CONSIGNES.
[A] Dans l'extrait sur la notion de document, recopiez chaque phrase qui contient le mot « document » ou « documents ».
[B] Prolongez l'extrait sur la notion de document à partir de sa dernière phrase.

EXTRAIT.
────────────────────

Je ne suis pas sûr d'être d'accord avec tes définitions. Je suis même sûr de n'être pas d'accord, en particulier sur celle de document. Prenons le document le plus basique : la carte d'identité. Ce qui la fait document n'est pas que c'est un ensemble logique fini, mais qu'elle comprend un ensemble de données qui définissent son référent et qui ne sont compréhensible que parce qu'elles font référence à divers ensembles logiques qui existent en dehors d'elle. En réalité une carte d'identité n'est interprétable que par son contexte et ceci est valable pour tous les documents depuis la nuit des temps, ou plutôt depuis les débuts de l'humanité. Il est utile de relire S. Briet sur ces questions.

Inversement un discours pour se construire s'appuie sur une hiérarchie, mais pas uniquement sur une logique strictement formelle, sur une logique linguistique, et le sens n'est produit que par des discours.

────────────────────

(Fiches images et questions)
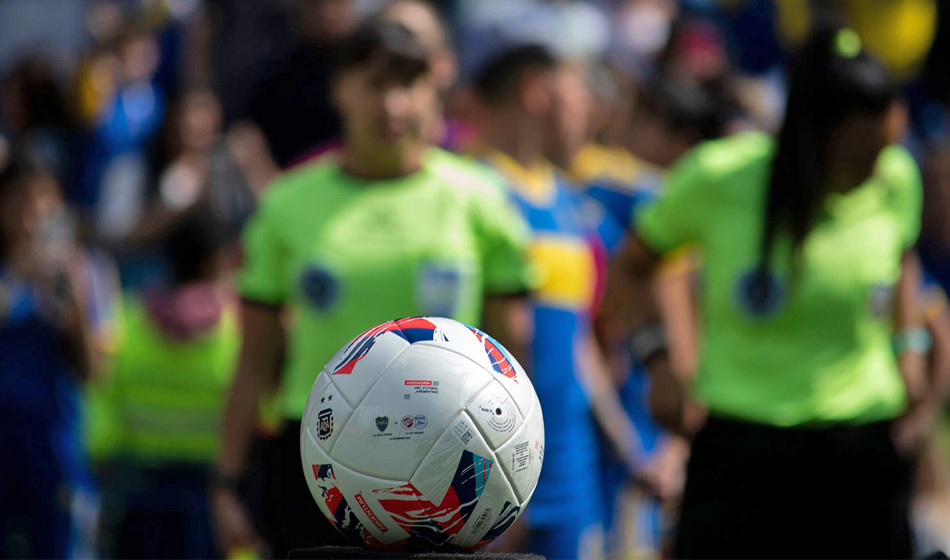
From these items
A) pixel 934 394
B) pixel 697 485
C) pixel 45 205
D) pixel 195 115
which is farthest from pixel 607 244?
pixel 195 115

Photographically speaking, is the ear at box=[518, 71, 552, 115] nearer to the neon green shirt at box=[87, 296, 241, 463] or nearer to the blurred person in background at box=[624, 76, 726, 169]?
the blurred person in background at box=[624, 76, 726, 169]

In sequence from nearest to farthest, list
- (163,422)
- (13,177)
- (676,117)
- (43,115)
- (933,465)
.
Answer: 1. (933,465)
2. (163,422)
3. (13,177)
4. (676,117)
5. (43,115)

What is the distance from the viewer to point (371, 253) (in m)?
4.19

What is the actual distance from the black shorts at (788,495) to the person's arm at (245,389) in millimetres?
1576

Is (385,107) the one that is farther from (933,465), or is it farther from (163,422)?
(933,465)

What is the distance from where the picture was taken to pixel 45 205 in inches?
281

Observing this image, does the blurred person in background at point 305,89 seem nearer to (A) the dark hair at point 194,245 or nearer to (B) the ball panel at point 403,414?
(A) the dark hair at point 194,245

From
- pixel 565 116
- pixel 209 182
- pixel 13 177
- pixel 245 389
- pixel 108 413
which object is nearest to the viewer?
pixel 245 389

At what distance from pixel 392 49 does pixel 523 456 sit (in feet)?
6.33

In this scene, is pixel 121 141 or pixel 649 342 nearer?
pixel 649 342

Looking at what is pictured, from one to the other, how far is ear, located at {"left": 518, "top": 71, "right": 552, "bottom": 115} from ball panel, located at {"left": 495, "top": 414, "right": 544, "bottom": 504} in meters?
3.12

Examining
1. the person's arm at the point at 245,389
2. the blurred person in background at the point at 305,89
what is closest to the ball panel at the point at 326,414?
the person's arm at the point at 245,389

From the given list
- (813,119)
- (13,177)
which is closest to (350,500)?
(813,119)

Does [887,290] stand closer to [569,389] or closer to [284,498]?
[569,389]
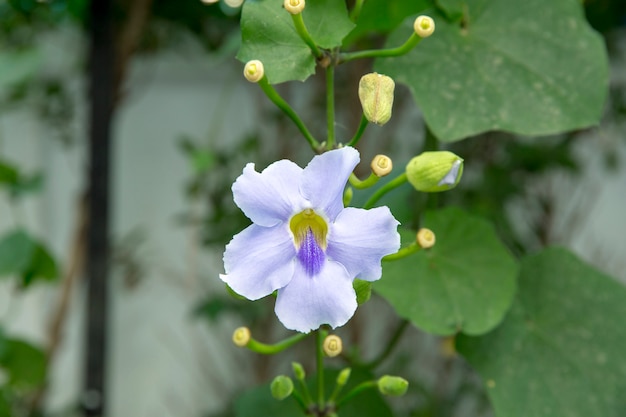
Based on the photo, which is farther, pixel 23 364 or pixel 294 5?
pixel 23 364

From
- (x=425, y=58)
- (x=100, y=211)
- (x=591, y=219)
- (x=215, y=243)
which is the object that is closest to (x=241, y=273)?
(x=425, y=58)

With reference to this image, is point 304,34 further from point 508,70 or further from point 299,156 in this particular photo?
point 299,156

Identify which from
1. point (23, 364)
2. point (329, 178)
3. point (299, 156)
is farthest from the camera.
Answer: point (299, 156)

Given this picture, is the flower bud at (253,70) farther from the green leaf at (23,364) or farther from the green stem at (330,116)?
the green leaf at (23,364)

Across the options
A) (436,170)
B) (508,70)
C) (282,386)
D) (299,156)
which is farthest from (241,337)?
(299,156)

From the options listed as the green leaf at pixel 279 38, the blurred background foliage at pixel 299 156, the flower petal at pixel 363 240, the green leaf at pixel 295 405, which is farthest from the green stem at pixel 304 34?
the blurred background foliage at pixel 299 156

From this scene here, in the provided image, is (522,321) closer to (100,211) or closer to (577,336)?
(577,336)

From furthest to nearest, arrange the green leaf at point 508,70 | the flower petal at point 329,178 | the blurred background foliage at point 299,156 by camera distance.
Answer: the blurred background foliage at point 299,156 < the green leaf at point 508,70 < the flower petal at point 329,178

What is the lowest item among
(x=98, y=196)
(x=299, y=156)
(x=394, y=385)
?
(x=299, y=156)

────────────────────

CORRIGÉS.
[A]
- Je suis même sûr de n'être pas d'accord, en particulier sur celle de document.
- Prenons le document le plus basique : la carte d'identité.
- Ce qui la fait document n'est pas que c'est un ensemble logique fini, mais qu'elle comprend un ensemble de données qui définissent son référent et qui ne sont compréhensible que parce qu'elles font référence à divers ensembles logiques qui existent en dehors d'elle.
- En réalité une carte d'identité n'est interprétable que par son contexte et ceci est valable pour tous les documents depuis la nuit des temps, ou plutôt depuis les débuts de l'humanité.

[B]
Que le W3C ne fasse pas référence à la notion de document ne signifie pas qu'il ait raison. On peut aussi analyser cela comme un défaut, une lacune, une incapacité à penser lucidement le sémantique. Personnellement je n'ai pas de point de vue arrêté sur cette question, qui dépasse mes compétences, mais beaucoup de scepticisme à la lecture des documents ;-) sur le Web des données.

Un commentaire n'était pas suffisant pour vous répondre sérieusement, vous trouverez donc ma réponse dans ce billet. J'espère que vous ne me porterez pas ombrage du clin d'œil humoristique pour son titre ;-)

Que d'affirmations massives... J'aimerais amener une précision sur une supposée « nature hiérarchique » de SGML/XML/HTML :

Contrairement à une croyance répandue, aucun modèle documentaire particulier n'est normalisé par SGML/XML. Les content models sont uniquement des formulations de règles syntaxiques visant à identifier sans ambiguïté les characters et le markup, et les endroits où ils sont permis dans un document. Le système de réécriture n'impose aucune signification au balisage. Le véritable modèle d'organisation est le modèle en entités, qui est a-hiérarchique.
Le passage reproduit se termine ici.